胃がんや大腸がんは定期的な内視鏡検査により多くが早期発見治療可能です。ただ肺がんは定期的に精密検査を行なってもメリットに乏しいと言われています。発見時点で既に進行していることが多いこと、精密検査であるCT検査自体で放射線被曝を受けることが挙げられます。最も有用な肺がんの予防は、積極的な検査ではなく禁煙です。当院では年に1回のレントゲン検査としています。CT検査や喀痰細胞診を定期的に行うのはリスクが高い方のみとしており、①喫煙者、②肺疾患患者さんに行なっています。受動喫煙者や家系内に肺がんの家族がいる場合などは個別に判断しますので、ご相談下さい。

 

肝臓がん、胆嚢がん、膵臓がん

肝臓がんは主に肝疾患がある方に生じます。肝疾患にはウイルス性肝炎や脂肪肝、肝硬変、慢性肝炎が含まれます。当院では生活習慣病に対する腹部エコーの際に併せて肝臓の検査を行い、肝疾患や肝臓がんの検索を行なっています。肝臓がんの予防のためには、肝疾患にかからないことが大事です。ウイルス性肝炎は薬物治療可能であり、脂肪肝は早期に発見することで肝硬変や肝臓がんへの移行を防ぐことができます。腹部エコー検査も年に1回としています。
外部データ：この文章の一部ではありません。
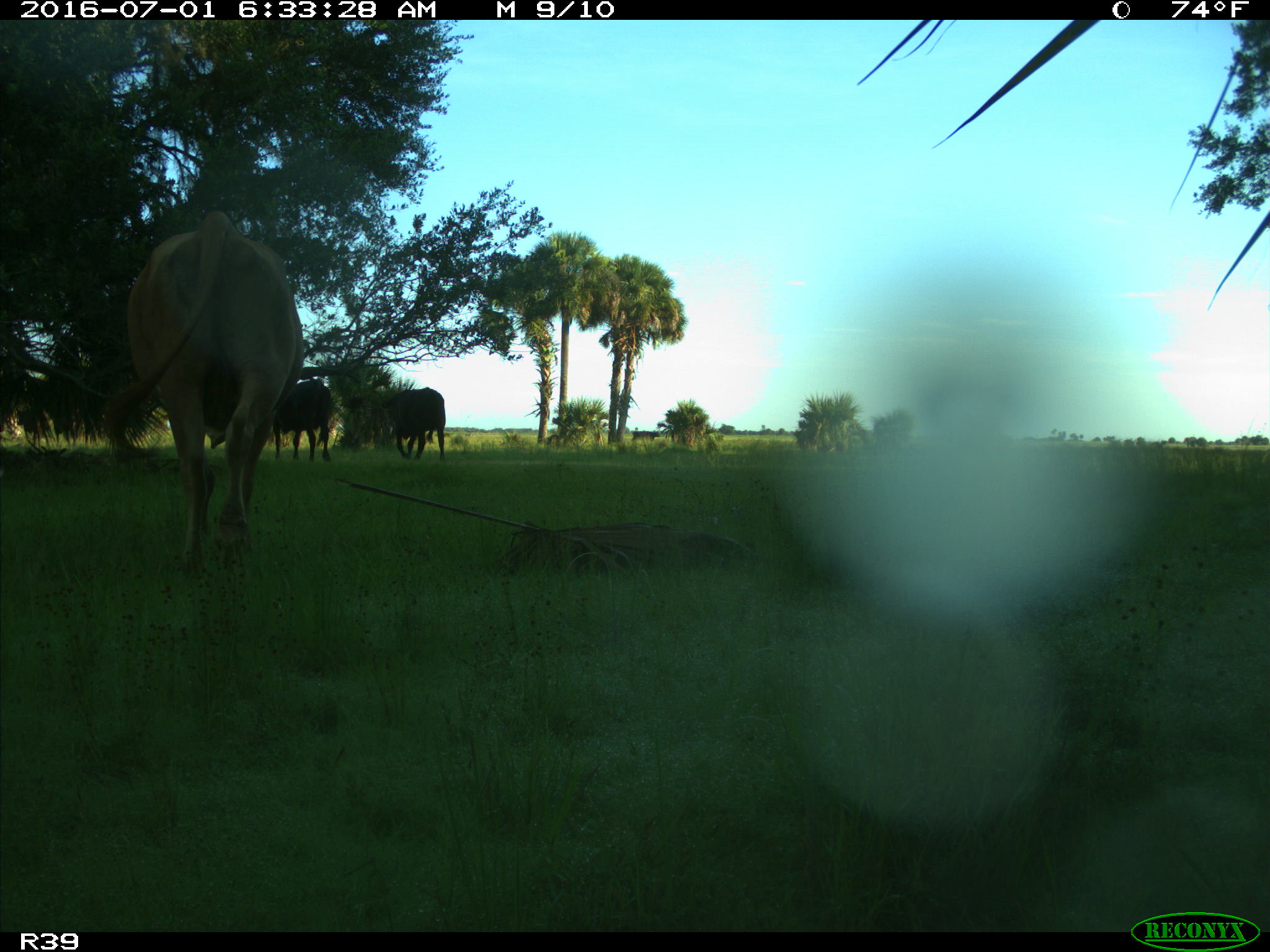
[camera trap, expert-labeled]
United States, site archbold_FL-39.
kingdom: Animalia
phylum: Chordata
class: Mammalia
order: Artiodactyla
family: Bovidae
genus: Bos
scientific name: Bos taurus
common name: domestic cow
Bos taurus (domestic cow).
胆嚢がんは初期症状に乏しく、発見された時点で進行していることが多いです。胆嚢周囲には肝臓や膵臓などの重要組織があり、見つかった時点で周囲の組織まで及んでいることがあります。胆嚢がんの検査にもやはり腹部エコーが有用です。場合によってはMRI検査を併用します。

膵臓がんは、がんの中でも早期発見が困難であることが知られています。膵臓にあるがんが数センチであっても、周囲の血管やリンパ管に及び転移してしまうこともあります。腹部エコーで検査を行うことが一般的ですが、膵臓は背中側にありエコーでは十分観察できないことがあります。そのような際はMRI検査を併用して検査しています。

 

膀胱がん

生活習慣病の診療の際に尿検査を定期的に行います。その際に血尿(尿に血が混ざっている)があった際に膀胱がんの検査を行います。尿の細胞診や腹部エコーを行います。疑いが強い場合は膀胱鏡という検査を他院に依頼致します。

 

前立腺がん

前立腺は男性だけにある臓器であり、前立腺がんは50歳以上の男性に多いです。前立腺がんは血液検査による定期検診の有用性が示されています。50歳以上の方に年に1回検査しています。PSAという値であり、4.ong/ml以下:陰性、4.1-10ng/ml:グレーゾーン、10ng/ml以上:陽性 としています。グレーゾーンの場合は、エコーやMRIで精密検査をしています。陽性である場合は泌尿器科に紹介としています。80歳以上になると多くの方が前立腺肥大症を生じ、前立腺がんの有無に関わらず一定の確率でPSAが上昇します。患者さんの意向や背景を踏まえ検査を行うか判断致します。

 

乳がん、子宮がん

乳がんの早期発見のためにはマンモグラフィー、子宮がんの早期発見のためには細胞診、エコー検査が一般的です。乳がん検診は40歳から2年に1回、子宮頸がん検診は20歳から2年に1回と言われています。当院では検査は行なっていませんので、婦人科へご案内していますし、必要であれば情報提供します。20歳を超えた女性の方は、少なくとも1年に1回から2年に1回婦人科での定期検診をご説明しています。